==== Quoted passage

In the neighbourhood of Kayettuli, the residence of Prasanna Kumar Nandi was attacked. Nandi was out of station. His eldest son, Bhabesh Chandra Nandi, had been arrested a few days earlier by the Imperial British police. At the time of the attack, only the female members of the family were present, barring the youngest son, who was a minor. The attack of a 300-strong armed Muslim mob was staved off for 45 minutes by two minor daughters, Amiyabala and Anindyabala.

=== Looting in nearby villages ===
When rioting started in Dhaka city, the nearby villages were looted as well. The Muslims came from far off villages in country boats and looted in broad daylight. The families belonging to the Bengali Hindu trading castes were the worst affected. The Hindu men, women, and children took refuge in the nearby jute fields to save their lives. In the village of Ruhitpur, Muslim men and women from the neighbouring villages, as well as Ruhitpur village itself, took part in looting the Hindu houses. About 200 Hindu households were looted. Hundreds of Muslim men and women and even children aged ten to twelve years took part in the looting. They looted every movable article in the houses, including the wooden doors and, in one or two cases, the corrugated iron sheets used for roofing. They dug up the ground and searched the bottom of the ponds, every nook and corner of the homestead, where valuable household articles like bell metal utensils may have been hidden. In one case, a dhenki was looted.

========

● Exercise instructions:
- 1) Reproduce the Dhaka rioting account word for word, starting with "In the neighbourhood" and going on through "Amiyabala and Anindyabala.".
- 2) According to the Dhaka rioting account, why did the looters dig up the ground and search the bottoms of the ponds? Answer in one to three sentences.
- 3) What comes next in the Dhaka rioting account? Continue it from after its final sentence.

==== Given information

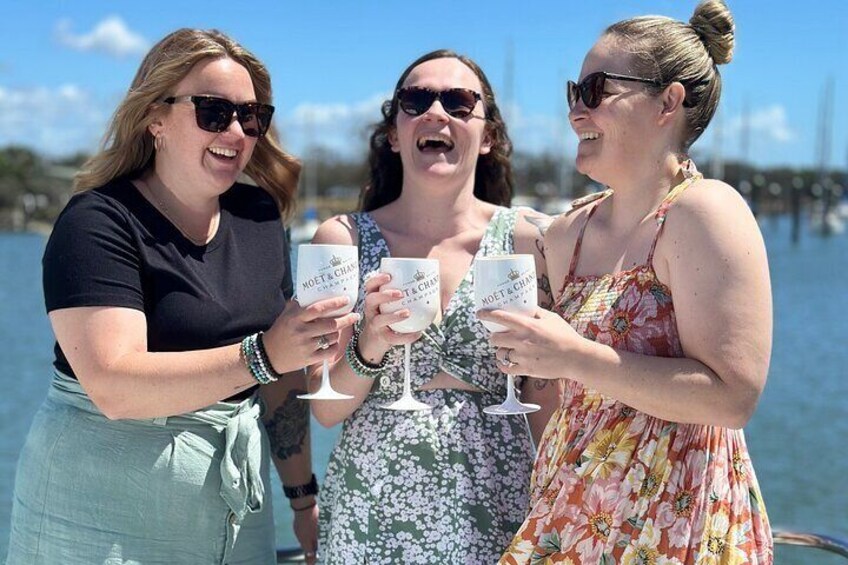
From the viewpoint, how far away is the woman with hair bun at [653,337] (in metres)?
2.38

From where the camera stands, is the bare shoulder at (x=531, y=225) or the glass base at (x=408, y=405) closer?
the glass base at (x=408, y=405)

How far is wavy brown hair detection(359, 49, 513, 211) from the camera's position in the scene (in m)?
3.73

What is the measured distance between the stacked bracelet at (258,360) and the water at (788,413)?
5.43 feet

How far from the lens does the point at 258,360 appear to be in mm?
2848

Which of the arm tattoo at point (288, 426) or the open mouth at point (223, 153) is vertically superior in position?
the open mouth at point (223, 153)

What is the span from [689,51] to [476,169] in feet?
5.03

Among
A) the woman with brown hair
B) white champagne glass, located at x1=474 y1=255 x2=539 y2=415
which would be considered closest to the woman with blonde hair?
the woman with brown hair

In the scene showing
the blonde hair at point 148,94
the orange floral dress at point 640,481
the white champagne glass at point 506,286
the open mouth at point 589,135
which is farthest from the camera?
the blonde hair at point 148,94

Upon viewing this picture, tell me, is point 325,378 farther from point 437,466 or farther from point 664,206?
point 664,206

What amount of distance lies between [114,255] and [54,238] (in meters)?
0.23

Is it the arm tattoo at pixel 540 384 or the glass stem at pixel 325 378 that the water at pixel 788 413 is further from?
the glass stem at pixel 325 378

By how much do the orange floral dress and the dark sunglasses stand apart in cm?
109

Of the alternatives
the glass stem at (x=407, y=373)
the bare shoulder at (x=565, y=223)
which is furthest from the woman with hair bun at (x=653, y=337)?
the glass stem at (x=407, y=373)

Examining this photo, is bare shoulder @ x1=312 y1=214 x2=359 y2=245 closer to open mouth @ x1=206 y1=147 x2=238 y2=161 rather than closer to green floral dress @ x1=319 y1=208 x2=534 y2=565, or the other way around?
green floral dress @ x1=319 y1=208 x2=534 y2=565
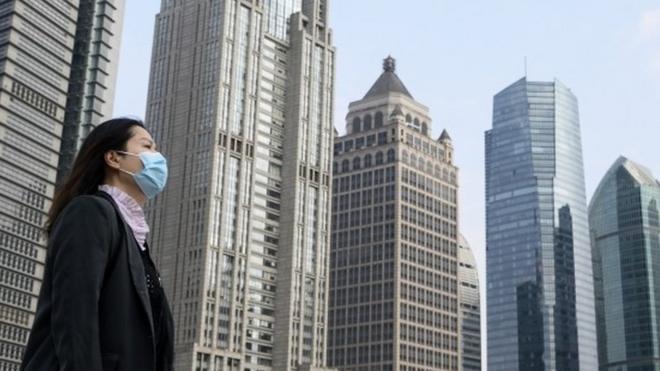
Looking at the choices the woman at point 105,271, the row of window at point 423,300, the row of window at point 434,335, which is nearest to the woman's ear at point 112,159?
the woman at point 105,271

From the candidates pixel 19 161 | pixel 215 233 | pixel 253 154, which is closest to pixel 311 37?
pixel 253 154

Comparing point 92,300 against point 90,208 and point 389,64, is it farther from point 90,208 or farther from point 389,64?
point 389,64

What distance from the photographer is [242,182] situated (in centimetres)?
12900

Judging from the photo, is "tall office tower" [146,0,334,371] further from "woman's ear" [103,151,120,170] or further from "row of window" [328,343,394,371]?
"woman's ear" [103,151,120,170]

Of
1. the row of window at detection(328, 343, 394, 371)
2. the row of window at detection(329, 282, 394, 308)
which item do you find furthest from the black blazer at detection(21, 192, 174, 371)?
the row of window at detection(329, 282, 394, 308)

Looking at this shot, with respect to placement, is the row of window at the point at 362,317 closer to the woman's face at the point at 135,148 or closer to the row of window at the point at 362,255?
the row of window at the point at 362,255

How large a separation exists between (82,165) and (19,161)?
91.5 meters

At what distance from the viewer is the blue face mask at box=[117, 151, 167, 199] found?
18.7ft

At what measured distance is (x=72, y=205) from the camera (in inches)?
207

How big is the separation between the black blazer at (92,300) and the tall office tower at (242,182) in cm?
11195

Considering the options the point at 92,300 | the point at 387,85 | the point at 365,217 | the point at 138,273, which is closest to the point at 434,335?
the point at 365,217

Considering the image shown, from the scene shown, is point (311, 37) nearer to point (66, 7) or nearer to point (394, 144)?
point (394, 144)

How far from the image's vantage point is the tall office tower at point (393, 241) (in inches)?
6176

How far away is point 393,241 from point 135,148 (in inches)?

========

● Answers to the tasks:
- 1)
In the neighbourhood of Kayettuli, the residence of Prasanna Kumar Nandi was attacked. Nandi was out of station. His eldest son, Bhabesh Chandra Nandi, had been arrested a few days earlier by the Imperial British police. At the time of the attack, only the female members of the family were present, barring the youngest son, who was a minor. The attack of a 300-strong armed Muslim mob was staved off for 45 minutes by two minor daughters, Amiyabala and Anindyabala.

- 2) They were looking for valuable household articles, such as bell metal utensils, that may have been hidden there.

- 3)
== Investigation ==
Two independent committees were set up to investigate the disturbances, one by the government and the other by the citizens of Dhaka. Many people, including eminent citizens of Dhaka, were deposed before the latter committee. The eminent citizens included P. Haldar of Government Women's Teacher Training School; Tapas Ranjan Bandyopadhyay of Dhaka Jana Samiti; Rajani Kanta Basak, the director of Dhakeshwari Cotton Mills; and Surendranath Bhattacharya, retired police inspector. The witnesses stated that the deputy superintendent of police was seen going around the city in the company of 300 to 400 Muslim goons. P. Haldar witnessed Muslims looting shops near her school and saw police constables taking part in the looting.